All 40 years of NLDAS has been retiled into dh_timeseries_weather with the varkey nldas2_precip_hourly_tiled_16x16

SQL Insert ``` sql insert into dh_timeseries_weather(tstime,tsendtime, varid, featureid, entity_type, rast) select a.tstime, a.tsendtime, c.hydroid as varid, a.featureid, a.entity_type, st_tile(a.rast, 1, 16, 16) as rast from dh_timeseries_weather as a left outer join dh_variabledefinition as b on (a.varid = b.hydroid) left outer join dh_variabledefinition as c on (c.varkey = 'nldas2_precip_hourly_tiled_16x16') where b.varkey='nldas2_obs_hourly' and c.varkey is not null; ```

A new workflow is available to reference these, stored under the configs nldas2_tiled and stormVol_nldas2_tiled. The only change is the varkey. I also updated nldas2_resampled and nldas2_resamptile to reference the tiled dataset.
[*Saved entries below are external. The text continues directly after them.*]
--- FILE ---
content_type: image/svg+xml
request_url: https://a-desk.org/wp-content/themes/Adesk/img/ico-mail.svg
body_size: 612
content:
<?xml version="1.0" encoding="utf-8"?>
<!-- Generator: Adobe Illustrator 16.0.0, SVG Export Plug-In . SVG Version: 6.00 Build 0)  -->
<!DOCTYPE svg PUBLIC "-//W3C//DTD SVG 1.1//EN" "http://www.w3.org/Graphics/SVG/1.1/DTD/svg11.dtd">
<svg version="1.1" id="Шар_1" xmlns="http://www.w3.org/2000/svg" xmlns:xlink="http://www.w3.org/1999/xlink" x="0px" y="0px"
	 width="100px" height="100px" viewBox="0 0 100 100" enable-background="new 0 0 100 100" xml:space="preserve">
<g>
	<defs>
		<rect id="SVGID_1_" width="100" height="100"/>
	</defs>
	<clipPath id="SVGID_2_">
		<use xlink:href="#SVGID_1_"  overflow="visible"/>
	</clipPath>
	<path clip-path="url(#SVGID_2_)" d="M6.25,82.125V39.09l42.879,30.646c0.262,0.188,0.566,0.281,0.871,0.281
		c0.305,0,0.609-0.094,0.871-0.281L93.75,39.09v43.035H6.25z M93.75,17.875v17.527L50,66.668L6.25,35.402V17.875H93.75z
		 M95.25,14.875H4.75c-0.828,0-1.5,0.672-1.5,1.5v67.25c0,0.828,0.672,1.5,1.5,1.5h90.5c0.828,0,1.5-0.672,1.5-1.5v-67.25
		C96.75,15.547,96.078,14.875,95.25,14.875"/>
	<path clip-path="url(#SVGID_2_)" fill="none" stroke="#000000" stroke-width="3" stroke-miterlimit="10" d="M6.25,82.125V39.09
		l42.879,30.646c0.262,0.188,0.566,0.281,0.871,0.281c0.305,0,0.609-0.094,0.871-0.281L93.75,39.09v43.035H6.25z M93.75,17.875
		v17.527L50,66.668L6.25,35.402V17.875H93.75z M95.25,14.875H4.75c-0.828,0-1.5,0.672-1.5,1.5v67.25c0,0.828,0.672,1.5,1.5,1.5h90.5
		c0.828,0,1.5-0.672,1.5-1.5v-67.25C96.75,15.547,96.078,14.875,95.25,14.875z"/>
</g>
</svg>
I tested nldas2_tiled and had no issues:

sbatch /opt/model/meta_model/run_model raster_met nldas2_tiled usgs_ws_01668000 auto geo
COBrogan commented 2 months ago

The above query uses ST_Intersects and takes about 18 seconds to run for 2023 for landsegment H51113. To try and improve efficiency, I replaced the ST_Intersects call with a simple && referencing dh_timeseries_weather.bbox. The query ran in 13 seconds and was faster. Several SO posts imply && should either be equivalent to ST_Intersects or faster as it does not create the bounding box intersection.

\set hydrocode 'H51113'
\set fname '/tmp/H51113-nldas2-all.csv'
\set band '1'
\set varkey 'nldas2_precip_hourly_tiled_16x16'
\set resample_varkey 'daymet_mod_daily'
-- sets all integer feature and varid with query 
select hydroid as covid from dh_feature where hydrocode = 'cbp6_met_coverage' \gset

WITH usgs_features AS (
  SELECT * 
  FROM  dh_feature
  WHERE hydrocode = :'hydrocode'
),
metUnion as (
    Select met.featureid, met.tsendtime,
        st_union(met.rast) as rast
    FROM usgs_features as f
    left outer join field_data_dh_geofield as fgeo
    on (
        fgeo.entity_id = f.hydroid
        and fgeo.entity_type = 'dh_feature' 
    ) 
    JOIN(
        select *
        from dh_timeseries_weather as met
        left outer join dh_variabledefinition as b
            on (met.varid = b.hydroid) 
        where extract(year from to_timestamp(met.tstime)) = 2023
            and b.varkey=:'varkey'
            and met.featureid = :covid
    ) AS met
    ON fgeo.dh_geofield_geom && met.bbox

    group by met.featureid, met.tsendtime
),
met as (
    Select met.featureid, to_timestamp(met.tsendtime) as obs_date,
        extract(year from to_timestamp(met.tsendtime)) as yr,
        extract(month from to_timestamp(met.tsendtime)) as mo,
        extract(day from to_timestamp(met.tsendtime)) as da,
        extract(hour from to_timestamp(met.tsendtime)) as hr,
        (ST_summarystats(st_clip(st_resample(met.rast,rt.rast), fgeo.dh_geofield_geom), :'band', TRUE)).mean as stats
    FROM usgs_features as f
    left outer join field_data_dh_geofield as fgeo
    on (
        fgeo.entity_id = f.hydroid
        and fgeo.entity_type = 'dh_feature' 
    ) 
    JOIN metUnion AS met
    ON ST_Intersects(ST_ConvexHull(met.rast),fgeo.dh_geofield_geom)
    left join (select rast from raster_templates where varkey = :'resample_varkey') as rt
    ON 1 = 1
)
select featureid, obs_date, yr, mo, da, hr, 
  0.0393701 * stats precip_in
from met
order by met.obs_date;

Building off this, the full forty year period ran in 8 minutes and 22 seconds using ST_Intersection but only 8 minutes and 4 seconds via &&. Minor time savings, so I'll update calc_raster_ts and our resample workflow

rburghol commented 2 months ago

@COBrogan dang that 18 to 13 second drop for a single year had me pretty stoked... tho saving only 18 seconds on the full 40 years took the wind outta my sails!!